Product pricing can be a way for vendors to demonstrate a strong channel commitment and hang on to partners during the often volatile period during an acquisition. Typically, the price of the acquired vendor's security products increases after the purchase. Yet Hirsch cites NH&A's current deal with CA, which gives NH&A a grace period to continue buying PestPatrol products at lower, preacquisition prices. CA's follow-through as a good channel partner, even to its newly acquired partners, motivated Hirsch to more quickly embrace CA's programs. "We will begin buying through CA's distribution because we want to get friendly with the CA guys, and they get compensated. It's to our advantage to build a relationship with CA," said Hirsch.
The consolidation picture could also be impacted if Microsoft uses its leviathan reach to commoditize this market by way of feature upgrades to Windows. The evolving security features in Windows, and improvements slated for the first half of 2006 along with the expected Longhorn debut, will likely reduce the number of security vendors catering to specific markets such as patch management, said IDC's Burke. But Burke makes it clear that "changes from Microsoft will take awhile to propagate."

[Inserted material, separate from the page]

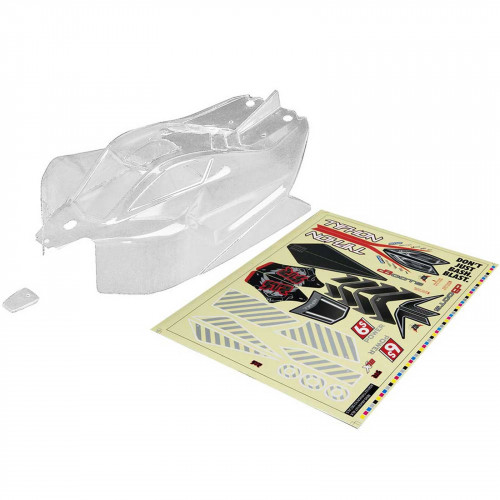 ARAC3321 Clear Body, 1/8 with Decals: TYPHON 6S BLX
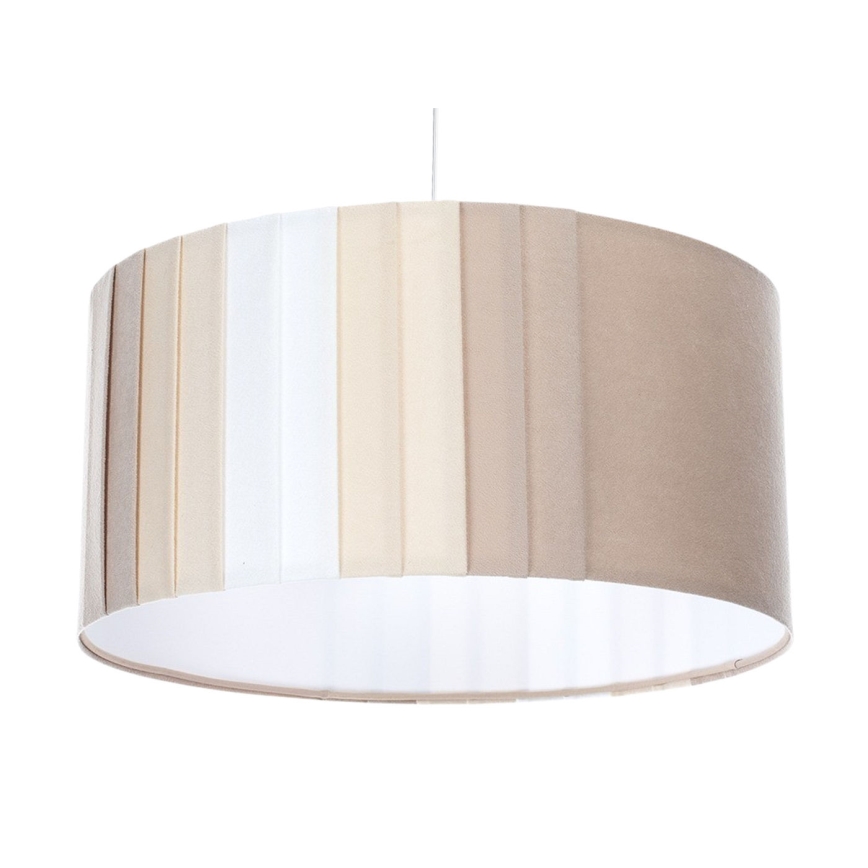 Lustre em cabo STRIPES 1xE27/60W/230V, diâmetro 60 cm, bege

Business customers may not wait for Microsoft. Customers want simplification in their security technology right now, and if they can get a single suite of products from a single vendor that addresses most, if not all, of their security needs, then bring on consolidation, said Todd Pekats, national director of strategic alliances at CompuCom Systems, Dallas.

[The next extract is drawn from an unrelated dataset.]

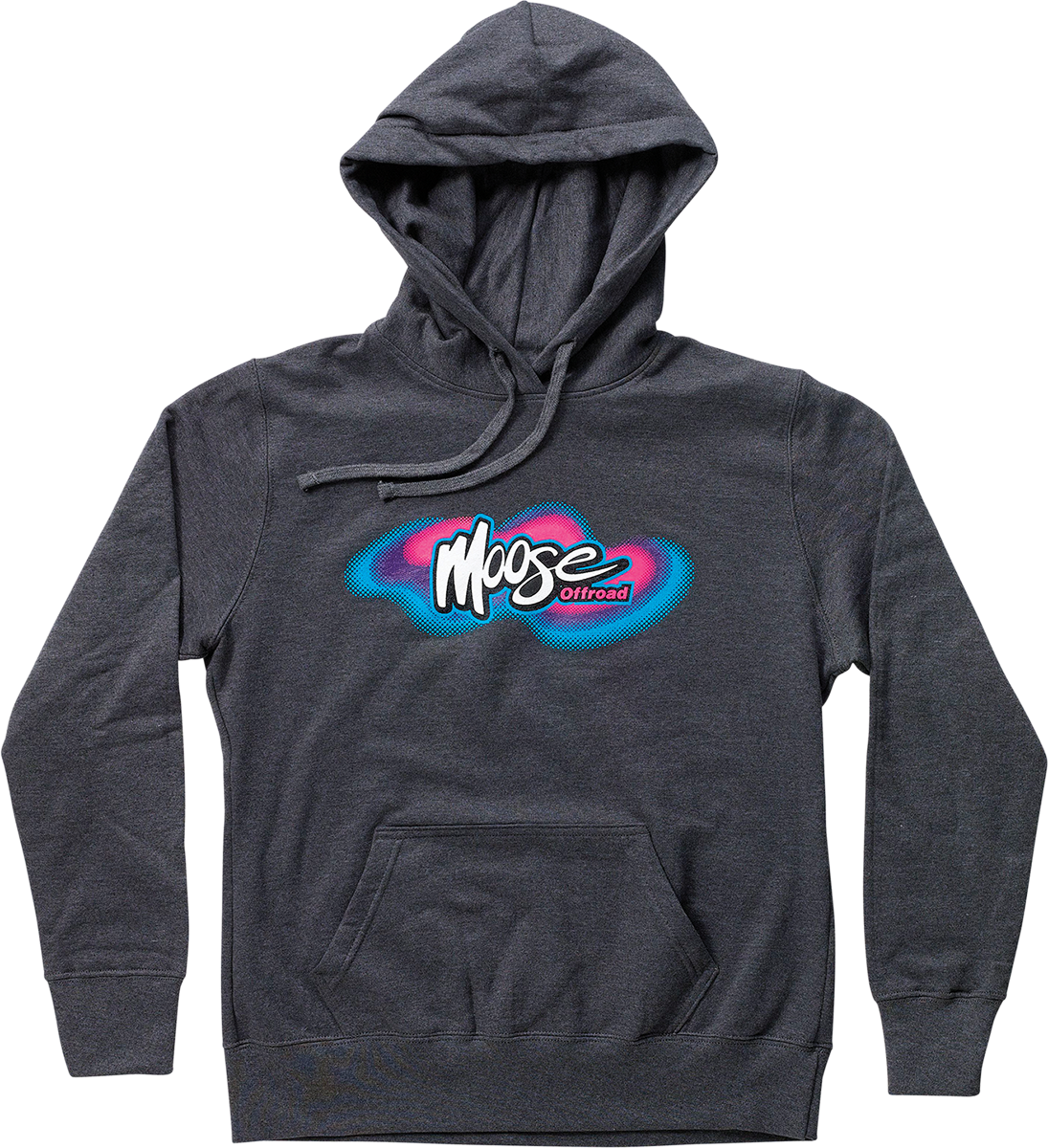 MOOSE RACING Women's Retro Hoodie - Gray - Large 3051-1152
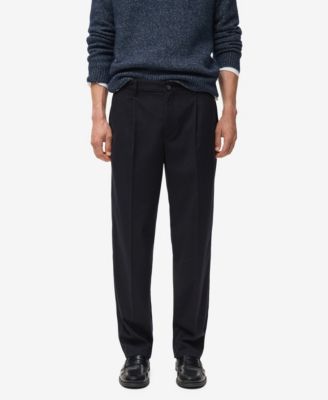MANGO - Men's Regular-Fit Pleated Pants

Pekats thinks security consolidation will accelerate simply due to its own momentum. "In this industry, one purchase begets another," he said. "If one vendor does it, other vendors see the value and think, 'We need to buy someone.' "

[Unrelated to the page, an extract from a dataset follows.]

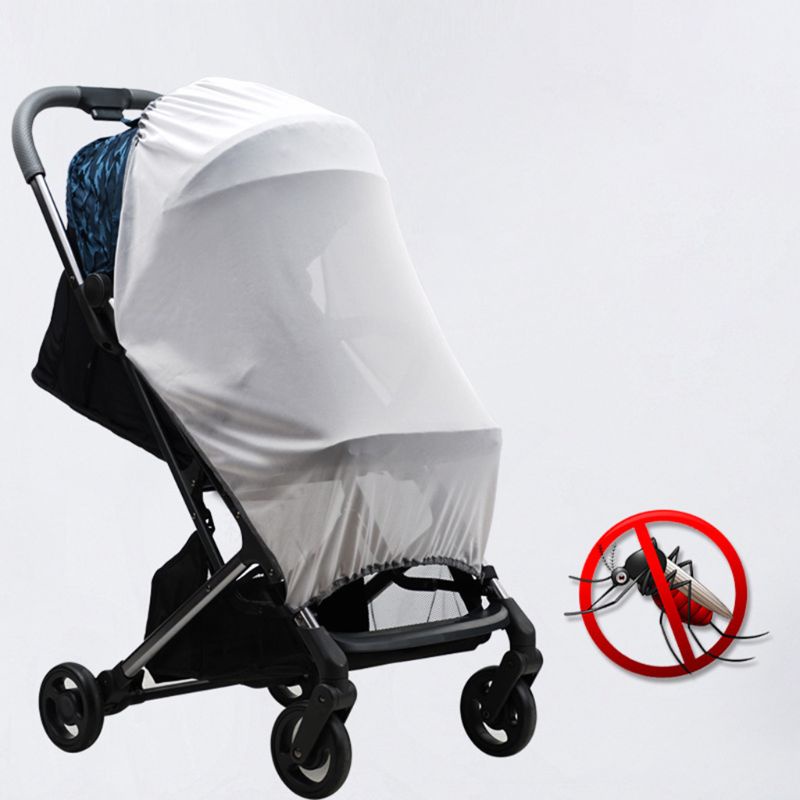 Tấm lưới chống muỗi che nắng chống tia UV bảo vệ chống côn trùng dành cho xe đẩy em bé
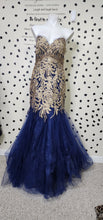 Load image into Gallery viewer, FORMAL BODYCON MERMAID DRESS    SZ 10  (8/10)RIBBON FOR LACED UP NOT INCLUDED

Amid this fervor, innovative startups will keep hitting the market. Hirsch is examining products from Palo Alto, Calif.-based startup Solidcore Systems and asks executives there questions related to partnering, not just products. "Solidcore makes security technology that locks down anything not authorized to run on a server," Hirsch said. "I asked them about their channel plans; they said they were 100 percent channel."
There are always degrees of give and take as markets consolidate, and Hirsch sees advantages at both ends of a vendor's life cycle.
"There are advantages in the beginning when a startup is still small. There aren't a lot of other resellers so you can be one of the few people selling a good product," said Hirsch. "Also, when you have to craft a special deal with a small startup vendor to please a customer, they have the agility to make it happen. But then when they get acquired by CA, the ability to cater to every customers' wishes goes out the window quickly. But the flip side is you know CA will be around next year, or three years down the road."